Now Maisie Hardy, 20, who comes from Canvey, has made a documentary entitled My Second Home about T-Jay Wilson, 14, who suffered brain damage as a result of foetal alcohol syndrome disorder.

Maisie charts how horse riding and equestrian sport helped T-Jay overcome the boundaries of his disorder. She was inspired by her brother Ned, who has autism, and spent nine months making the film as part of her studies.

Carole Myers, 63, grandmother of T-Jay, said: “I have seen the film and I love it. We are waiting for it to be officially released.

“It is a true reflection of our message that you can achieve anything. I am always shouting about how well T-Jay has done. I want everyone to know about how successful he has become. The whole town is so proud and he is an inspiration.”

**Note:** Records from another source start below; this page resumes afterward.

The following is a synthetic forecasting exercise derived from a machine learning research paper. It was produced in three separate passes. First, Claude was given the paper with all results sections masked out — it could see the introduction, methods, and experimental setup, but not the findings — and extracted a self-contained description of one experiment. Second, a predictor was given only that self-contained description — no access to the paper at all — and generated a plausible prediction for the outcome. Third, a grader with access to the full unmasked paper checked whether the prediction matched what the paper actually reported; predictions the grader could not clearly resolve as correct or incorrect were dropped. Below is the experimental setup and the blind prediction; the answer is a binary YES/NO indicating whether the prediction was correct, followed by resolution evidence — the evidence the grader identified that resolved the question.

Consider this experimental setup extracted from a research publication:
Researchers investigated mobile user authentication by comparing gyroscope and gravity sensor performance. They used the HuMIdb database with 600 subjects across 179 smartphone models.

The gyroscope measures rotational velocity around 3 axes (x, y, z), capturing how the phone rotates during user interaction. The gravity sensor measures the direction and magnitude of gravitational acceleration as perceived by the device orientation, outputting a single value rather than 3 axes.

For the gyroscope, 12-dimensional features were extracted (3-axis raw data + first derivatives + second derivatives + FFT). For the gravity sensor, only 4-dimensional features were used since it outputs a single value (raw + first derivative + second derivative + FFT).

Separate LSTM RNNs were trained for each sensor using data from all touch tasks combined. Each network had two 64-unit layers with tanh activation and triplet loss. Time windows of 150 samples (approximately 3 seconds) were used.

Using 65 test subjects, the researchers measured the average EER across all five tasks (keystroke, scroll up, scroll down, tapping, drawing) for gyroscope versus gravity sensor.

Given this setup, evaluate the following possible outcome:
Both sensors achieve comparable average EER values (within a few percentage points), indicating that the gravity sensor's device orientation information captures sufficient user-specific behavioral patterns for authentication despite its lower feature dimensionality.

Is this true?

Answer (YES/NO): YES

Maisie said: “I met T-Jay and was super impressed when he told me he’d been picked by Team GB to represent them at the Special Olympic World Games.

“This story is about how he channelled this unnatural energy into horse riding, and we get to see how having support from other kids with the same disabilities really pushed him to progress.

“From experience with my brother, I know it can be hard when people don’t quite understand.

“I think you really see children with disabilities shine when they channel that energy into something they’re good at.

“I knew this was a story which had to be shared. I knew I had to do it justice for Ned.”

My Second Home been chosen for the gala screening of the Luma Film Festival 2019, premiering on July 30 and online.